# duck dog basics



## honkerhitmen (Jan 20, 2008)

just bought a yellow lab pup and i have never trained a waterfowl dog. So i am wondering if the duck dog basics dvd is a good one to use i know that chris akin is a well known trainer. I mainly hunt canadas and snow and just a little bit of duck i am assuming this will work on geese to. Or if you guys think that the fowl dogs is a better dvd to use or if there are any others ones you would recamend. thanks


----------



## Chaws (Oct 12, 2007)

I would recommend Fowl Dogs series over Duck Dogs because of how in depth Fowl Dogs goes.

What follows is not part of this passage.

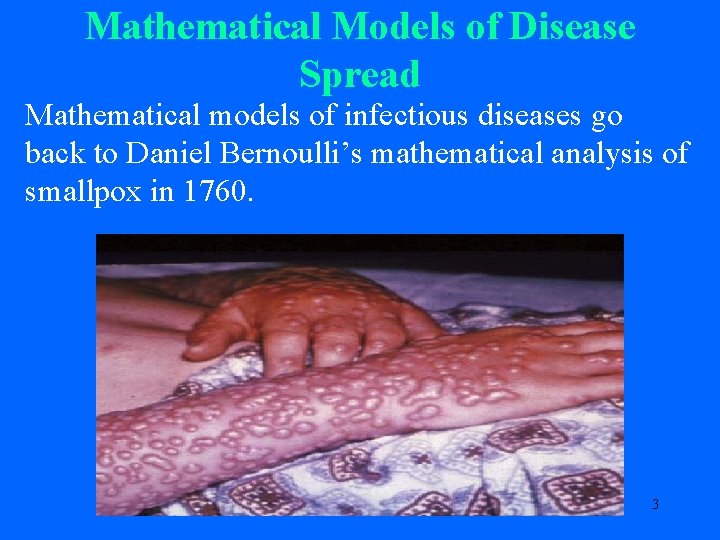 Mathematical Models of Disease Spread

Mathematical models of infectious diseases go back to Daniel Bernoulli’s mathematical analysis of smallpox in 1760.

3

Irregardless of the training method, a bird that falls from the sky should be picked up by a non slip retriever. Yes, both programs will probably work, however as a brand new dog trainer, one gives you more in depth and step by step than the other.

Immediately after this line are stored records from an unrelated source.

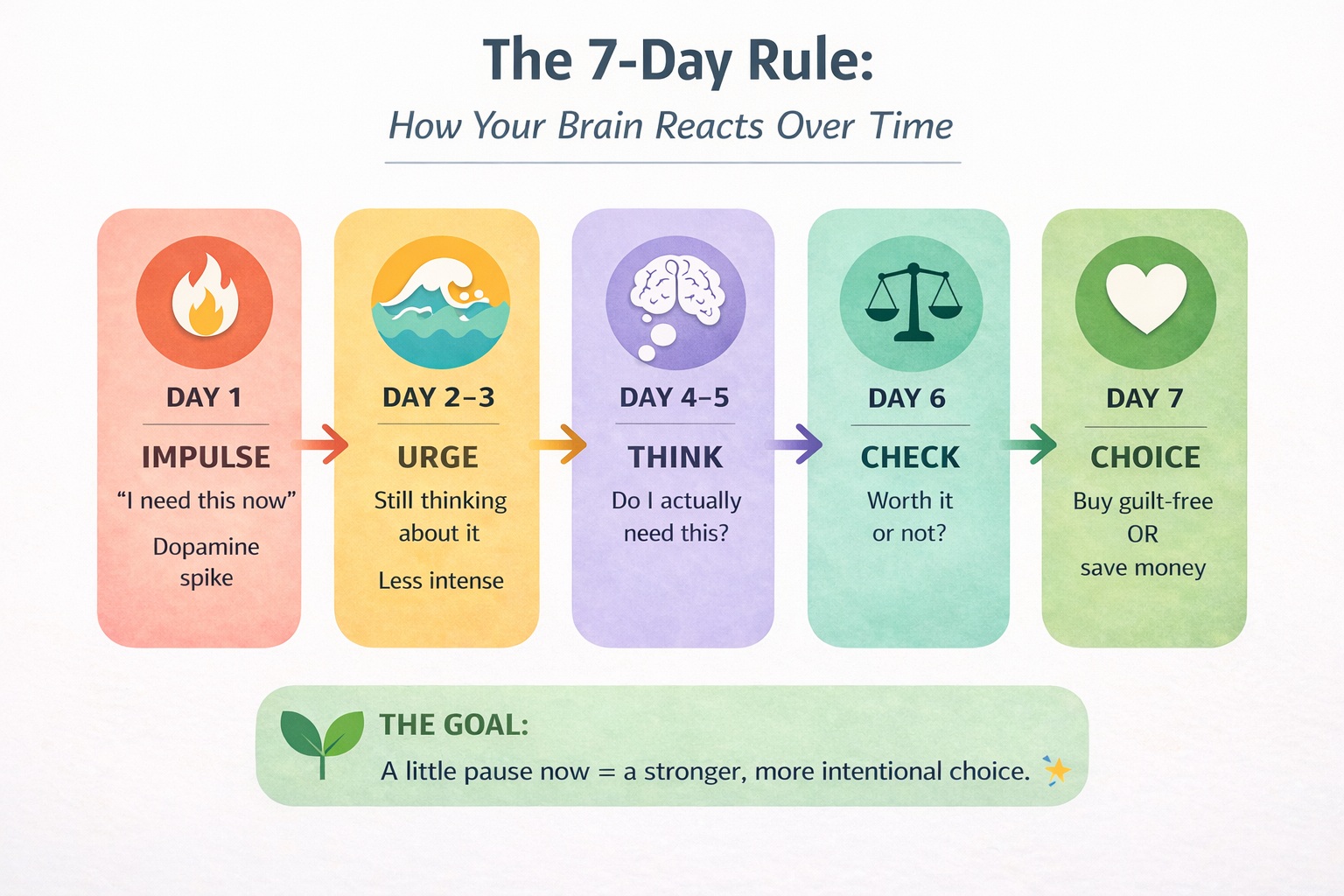 The 7-Day Rule:
How Your Brain Reacts Over Time

DAY 1
IMPULSE
“I need this now”
Dopamine spike

DAY 2–3
URGE
Still thinking about it
Less intense

DAY 4–5
THINK
Do I actually need this?

DAY 6
CHECK
Worth it or not?

DAY 7
CHOICE
Buy guilt-free
OR
save money

THE GOAL:
A little pause now = a stronger, more intentional choice.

Follow the program exclusively and don't skip any steps and you'll understand why once you have a finished retriever. When you're done, you'll always question yourself why you or any of your buddies have hunted over a non fished retriever.


----------



## honkerhitmen (Jan 20, 2008)

just curious how long it takes to get them to the finished point and have any of you heard of a fox tail lab


----------



## daveb (Jun 29, 2006)

You're probably thinking of a fox red Lab. It's a Yellow Lab with a reddish shaded coat.


----------



## Chaws (Oct 12, 2007)

honkerhitmen said:


> just curious how long it takes to get them to the finished point and have any of you heard of a fox tail lab


Depending on how much effort you are going to put forth and the amount of time and help you get, you can have a pretty decent near finished hunting dog with 6-9 months of training with a pro. Of course that's a pretty good dog too with quality bloodlines and a strong desire to work.


----------